This month we are going to focus our discussion on knee pain. A more sedentary lifestyle due to lockdown and a subsequent increase in bodyweight can be a contributing factor to knee pain. As the weather is now starting to pick up a little, we tend to see an influx of knee pain patients with more people starting to increase their running.
Lets start off with what structures are involved in the knee…
The knee is a hinge joint. The main two movements bending and straightening the knee (1). It is made up of 3 bones: the tibia, femur and the patella, more commonly known as the ‘kneecap’ (1). We have many ligaments, muscles that support the knee. You have probably most commonly heard of footballers adopting ACL injuries. Other structures involved are the meniscus (a fibrocartilage structure that acts as a shock absorber and increases the stability of the joint) (1). We also have several ‘bursae’ in the knee which is a fluid filled sac which aims to reduce friction. (1)
The knee is a load bearing joint. Factors such as age, weight, previous knee injuries and occupation/work that stresses the knee can pre-dispose you to knee pain (2). Did you know? When walking normally, approximately between 2-3x of your body weight goes through your knee (3). So weight management can be a good starting point for knee pain.
There are many different knee conditions that we see in clinic include: Osteoarthritis, ligament sprains, patellofemoral pain syndrome/anterior knee pain, meniscal tears, bursitis, tendinopathies, tendinitis. Now we are going to look into a couple of these in a little more detail.

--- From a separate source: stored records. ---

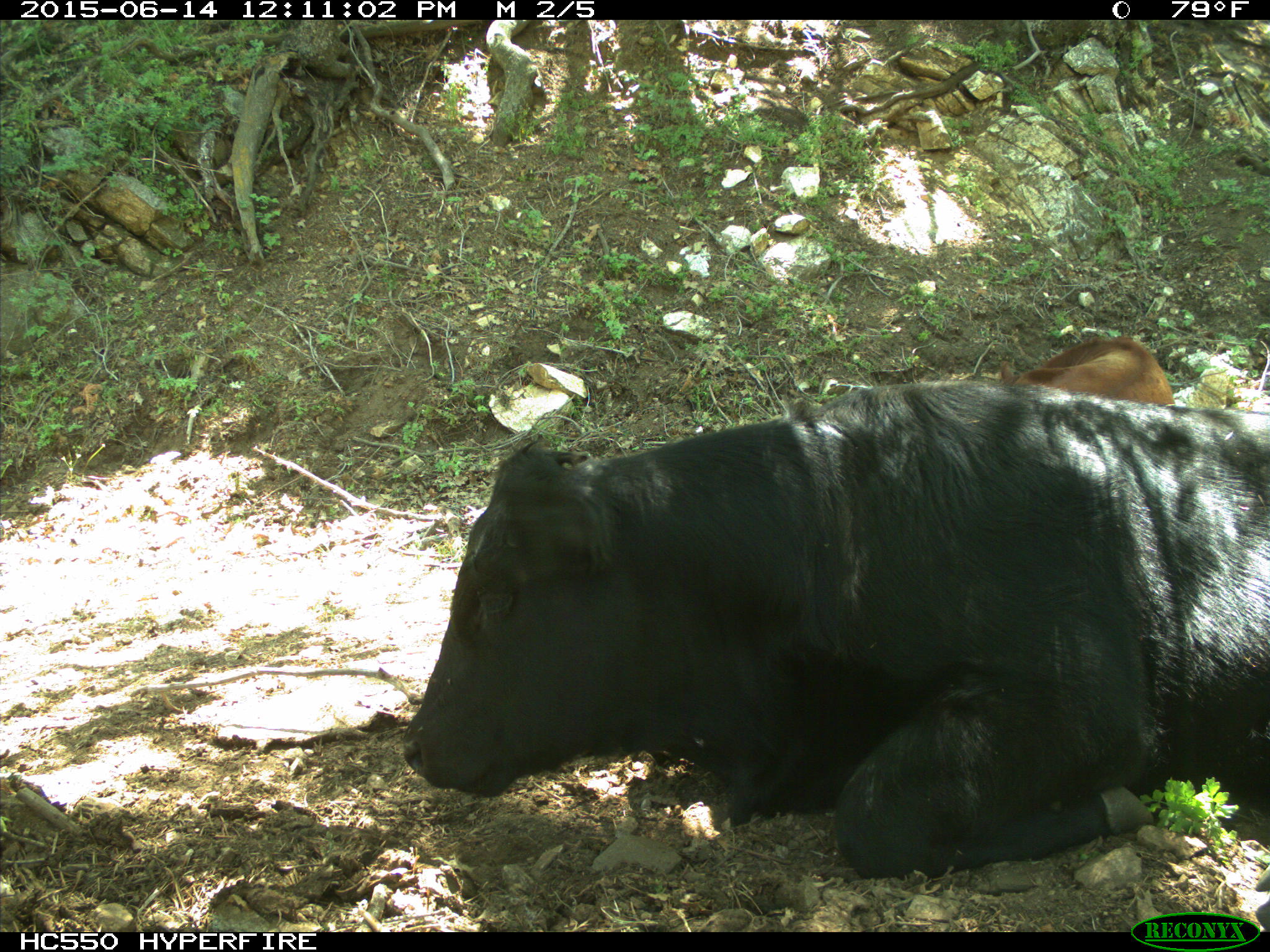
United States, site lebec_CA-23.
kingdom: Animalia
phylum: Chordata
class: Mammalia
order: Artiodactyla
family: Bovidae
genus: Bos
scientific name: Bos taurus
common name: domestic cow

Patellofemoral pain syndrome can sometimes be known as anterior knee pain, runners knee or jumpers knee(4). The pain is usually at the front of the knee, around the kneecap(4). It more commonly affects women than men(4). There are many factors that we consider in patients with patellofemoral pain including: kneecap misalignment/maltracking, weak hip muscles, tight/imbalance of hamstrings and foot posture(5). We aim to address most of these with physiotherapy intervention. Symptoms can include: a gradual onset of pain, increased pain with your usual everyday activities, pain when bending the knee i.e. climbing stairs, squatting, pain when sitting with your knee bent for a long time and clicking/popping/crackling on movement(4).
Osteoarthritis of the knee is basically thinning/wearing of the cartilage in your knee joint which can be seen on an X-ray (6).The cartilage aims to reduce friction and allows for smooth movement(6). Some people may have severe osteoarthritis with no pain and some people may have mild osteoarthritis with severe pain. Symptoms do not always correlate with what shows on an x-ray result. Although there is no cure for osteoarthritis, some are able to manage their symptoms well with correct and early intervention. Some symptoms may include: morning stiffness for no longer than 30 minutes, crunching/grating sounds in your knee, reduction in movement, the joint feeling stiffer generally and the knee looking more ‘knobbly’(7).
Strengthening the musculature around the knee joint including: quadriceps, hamstrings, gluteals, calves etc can help the knee becomes more stable and bones experience less impact during weight bearing, which can help to reduce pain(8). Exercise also helps to releases endorphins which can act as the body’s natural painkillers. (8) The NHS website has a knee exercises for runners here: https://www.nhs.uk/live-well/exercise/knee-exercises-for-runners/ (9).
Please note – this is not blog is not diagnostic, please seek medical advice if you are experiencing knee pain.
I hope you found May’s knee pain blog interesting and educational.
I hope to see you back here next month!